Activation of inert Ag by nanoplasmonic synergy for enhanced hydrogen evolution reaction

The application of Ag as an electrocatalyst for hydrogen evolution reaction (HER), which holds promise to quench the worldwide thirst for clean energy source, is severely limited by its poor intrinsic activity. To address this issue, in the present contribution the Ag electrode is anodically etched, giving rise to the Ag nanocorals (NCs) consisted of closely interconnected Ag nanoparticles (NPs), between which the grain boundaries are flooded with coordinately unsaturated Ag atoms. Electrokinetic studies reveal that those under-coordinated Ag atoms stabilize the hydrogen intermediates bound to Ag NCs to facilitate the subsequent transfer of the hot electrons stemmed from the relaxation of the localized surface plasmon resonance (LSPR) of Ag NCs under visible and near-infrared (NIR) light illumination. As a result of such synergistic effect is HER over Ag NCs largely accelerated, resulting in the cathodic current density of 10 mA cm-2 readily turned on at an early overpotential h = 156 mV with respect to those of additional Ag-based electrocatalysts reported in the literature.
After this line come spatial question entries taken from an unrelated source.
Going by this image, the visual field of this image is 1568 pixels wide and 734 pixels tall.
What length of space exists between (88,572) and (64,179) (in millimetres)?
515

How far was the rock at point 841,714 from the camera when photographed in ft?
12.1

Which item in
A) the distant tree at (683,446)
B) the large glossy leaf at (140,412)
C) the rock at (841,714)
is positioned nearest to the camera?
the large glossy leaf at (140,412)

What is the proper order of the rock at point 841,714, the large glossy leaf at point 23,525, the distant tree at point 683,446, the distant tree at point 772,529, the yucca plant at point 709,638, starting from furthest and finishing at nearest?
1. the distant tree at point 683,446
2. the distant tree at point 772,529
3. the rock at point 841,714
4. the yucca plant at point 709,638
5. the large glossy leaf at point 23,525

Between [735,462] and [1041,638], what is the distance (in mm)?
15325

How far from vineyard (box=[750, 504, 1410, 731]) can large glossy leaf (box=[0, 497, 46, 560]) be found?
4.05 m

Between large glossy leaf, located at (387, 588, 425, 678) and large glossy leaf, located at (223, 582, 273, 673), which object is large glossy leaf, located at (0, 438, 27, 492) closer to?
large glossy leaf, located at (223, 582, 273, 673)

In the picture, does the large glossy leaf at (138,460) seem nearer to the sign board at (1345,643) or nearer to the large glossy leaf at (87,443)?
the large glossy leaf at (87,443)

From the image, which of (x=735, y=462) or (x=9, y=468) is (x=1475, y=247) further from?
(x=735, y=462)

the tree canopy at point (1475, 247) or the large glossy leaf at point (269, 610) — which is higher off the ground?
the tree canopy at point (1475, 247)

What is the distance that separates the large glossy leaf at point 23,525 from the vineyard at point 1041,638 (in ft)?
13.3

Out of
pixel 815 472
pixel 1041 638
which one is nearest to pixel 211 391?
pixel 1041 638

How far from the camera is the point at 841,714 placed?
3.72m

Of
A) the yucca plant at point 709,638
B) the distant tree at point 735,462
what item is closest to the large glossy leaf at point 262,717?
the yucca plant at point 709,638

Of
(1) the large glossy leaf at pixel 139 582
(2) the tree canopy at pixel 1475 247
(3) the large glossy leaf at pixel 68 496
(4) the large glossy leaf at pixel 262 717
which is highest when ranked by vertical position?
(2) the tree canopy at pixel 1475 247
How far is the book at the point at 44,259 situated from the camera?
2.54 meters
Such outperformance unambiguously highlights the strong prospect of Ag NCs as an alternative photoelectrocatalyst, which additionally takes advantage of the incident light to boost HER, to the state-of-the-art Pt electrocatalytic counterpart for solar fuel production. (c) 2022 Hydrogen Energy Publications LLC. Published by Elsevier Ltd. All rights reserved.

Automated summary

In this study, Ag electrode was anodically etched to generate Ag nanocorals (NCs) consisting of closely interconnected Ag nanoparticles (NPs) with coordinately unsaturated Ag atoms at the grain boundaries. Electrokinetic studies showed that these under-coordinated Ag atoms stabilized the hydrogen intermediates on Ag NCs and facilitated the transfer of hot electrons generated by the relaxation of localized surface plasmon resonance (LSPR) under visible and near-infrared (NIR) light illumination. As a result, the hydrogen evolution reaction (HER) over Ag NCs was significantly accelerated, achieving a cathodic current density of 10 mA cm-2 at an early overpotential of h = 156 mV compared to other Ag-based electrocatalysts reported in the literature. This outstanding performance highlights the great potential of Ag NCs as an alternative photoelectrocatalyst, taking advantage of incident light for enhanced HER, in solar fuel production compared to state-of-the-art Pt electrocatalysts.